* begin SUPPLIED MATERIAL *

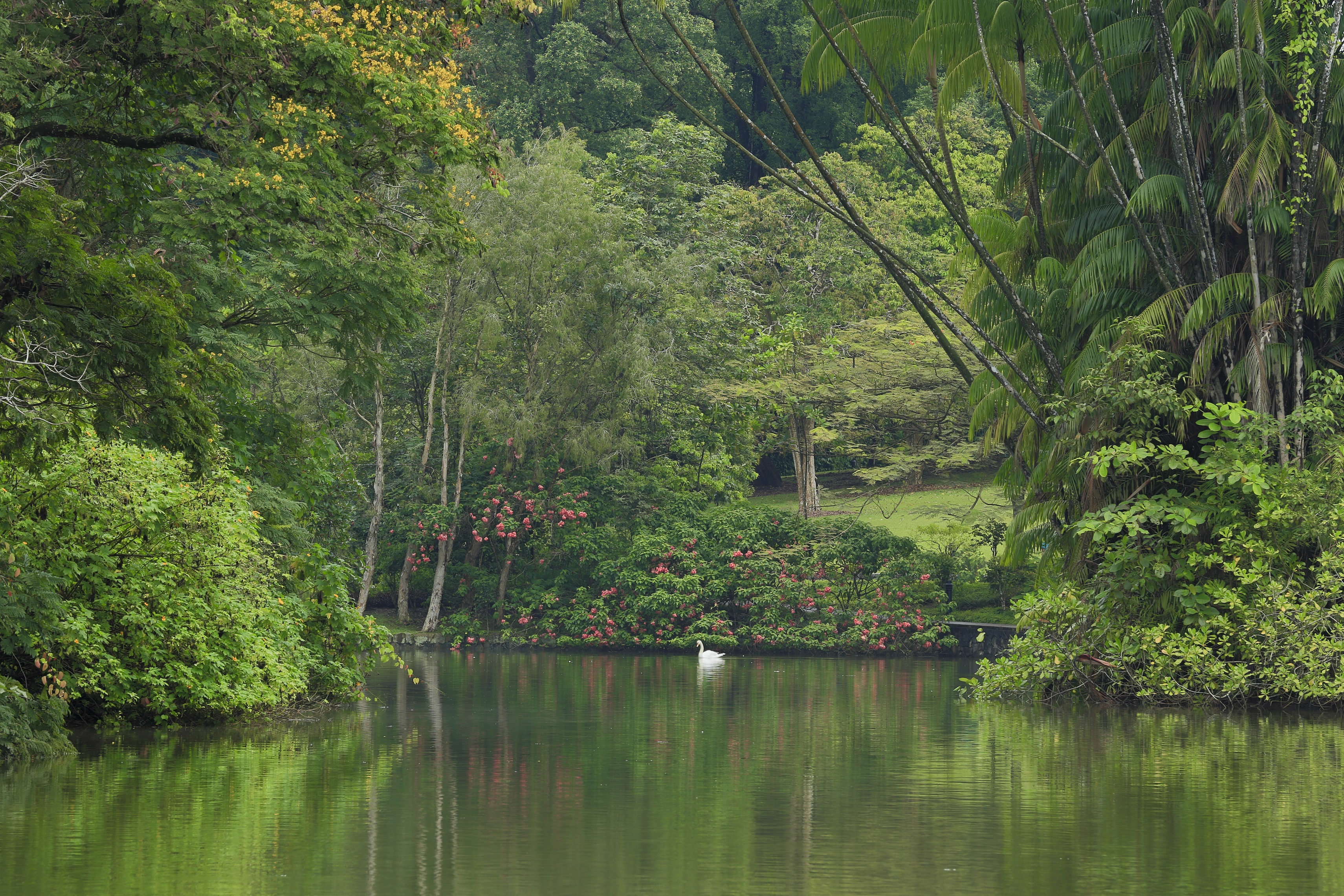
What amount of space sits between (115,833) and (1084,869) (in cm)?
520

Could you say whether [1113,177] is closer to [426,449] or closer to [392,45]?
[392,45]

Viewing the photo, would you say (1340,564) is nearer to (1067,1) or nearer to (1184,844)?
(1067,1)

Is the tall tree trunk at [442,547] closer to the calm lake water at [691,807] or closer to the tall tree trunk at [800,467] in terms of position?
the tall tree trunk at [800,467]

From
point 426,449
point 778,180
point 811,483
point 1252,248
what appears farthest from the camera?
point 811,483

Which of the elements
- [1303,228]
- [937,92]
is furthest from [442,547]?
[1303,228]

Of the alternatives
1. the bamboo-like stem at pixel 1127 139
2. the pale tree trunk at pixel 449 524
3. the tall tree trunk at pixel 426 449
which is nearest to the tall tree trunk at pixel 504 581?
the pale tree trunk at pixel 449 524

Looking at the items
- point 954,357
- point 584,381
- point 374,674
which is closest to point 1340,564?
point 954,357

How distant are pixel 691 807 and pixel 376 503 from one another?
95.3 ft

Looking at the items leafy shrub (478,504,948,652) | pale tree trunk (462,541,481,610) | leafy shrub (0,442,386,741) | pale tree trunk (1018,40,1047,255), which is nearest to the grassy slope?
leafy shrub (478,504,948,652)

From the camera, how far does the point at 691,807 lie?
1026cm

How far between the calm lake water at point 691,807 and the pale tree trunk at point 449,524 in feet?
67.3

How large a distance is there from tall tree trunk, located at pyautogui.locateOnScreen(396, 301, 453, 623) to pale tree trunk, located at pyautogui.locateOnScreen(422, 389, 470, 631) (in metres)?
0.39

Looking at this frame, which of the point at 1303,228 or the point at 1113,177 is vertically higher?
the point at 1113,177

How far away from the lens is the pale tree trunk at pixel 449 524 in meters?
38.7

* end SUPPLIED MATERIAL *

* _PROBLEM_
Look above for the line containing "Could you say"; copy from it through the last line, exactly, and nothing more.

* _THE OUTPUT_
Could you say whether [1113,177] is closer to [426,449] or closer to [392,45]?
[392,45]

Viewing the photo, would you say (1340,564) is nearer to (1067,1) or nearer to (1184,844)?
(1067,1)

Is the tall tree trunk at [442,547] closer to the calm lake water at [691,807] or closer to the tall tree trunk at [800,467] in terms of position?
the tall tree trunk at [800,467]

From
point 426,449
point 778,180
point 811,483
point 1252,248
what appears farthest from the camera?
point 811,483

Which of the elements
- [1303,228]
- [937,92]
is furthest from [442,547]?
[1303,228]

Of the alternatives
1. the bamboo-like stem at pixel 1127 139
2. the pale tree trunk at pixel 449 524
3. the tall tree trunk at pixel 426 449
which is nearest to the tall tree trunk at pixel 504 581?
the pale tree trunk at pixel 449 524

Looking at the items
- point 954,357
- point 584,381
- point 374,674
which is closest to point 1340,564?
point 954,357

How distant are pixel 691 807 and pixel 376 503 from one another?
95.3 ft

Looking at the items leafy shrub (478,504,948,652) | pale tree trunk (462,541,481,610) | leafy shrub (0,442,386,741) | pale tree trunk (1018,40,1047,255), which is nearest to the grassy slope?
leafy shrub (478,504,948,652)

From the camera, how far does the point at 691,807 lie?
1026cm

How far between the calm lake water at point 691,807 and the pale tree trunk at point 449,524 in feet?
67.3

How large a distance is there from tall tree trunk, located at pyautogui.locateOnScreen(396, 301, 453, 623) to pale tree trunk, located at pyautogui.locateOnScreen(422, 389, 470, 631) (in metres)?
0.39

Looking at this frame, which of the point at 1303,228 or the point at 1113,177 is vertically higher?
the point at 1113,177

How far away from the lens is the pale tree trunk at pixel 449 524 in meters?
38.7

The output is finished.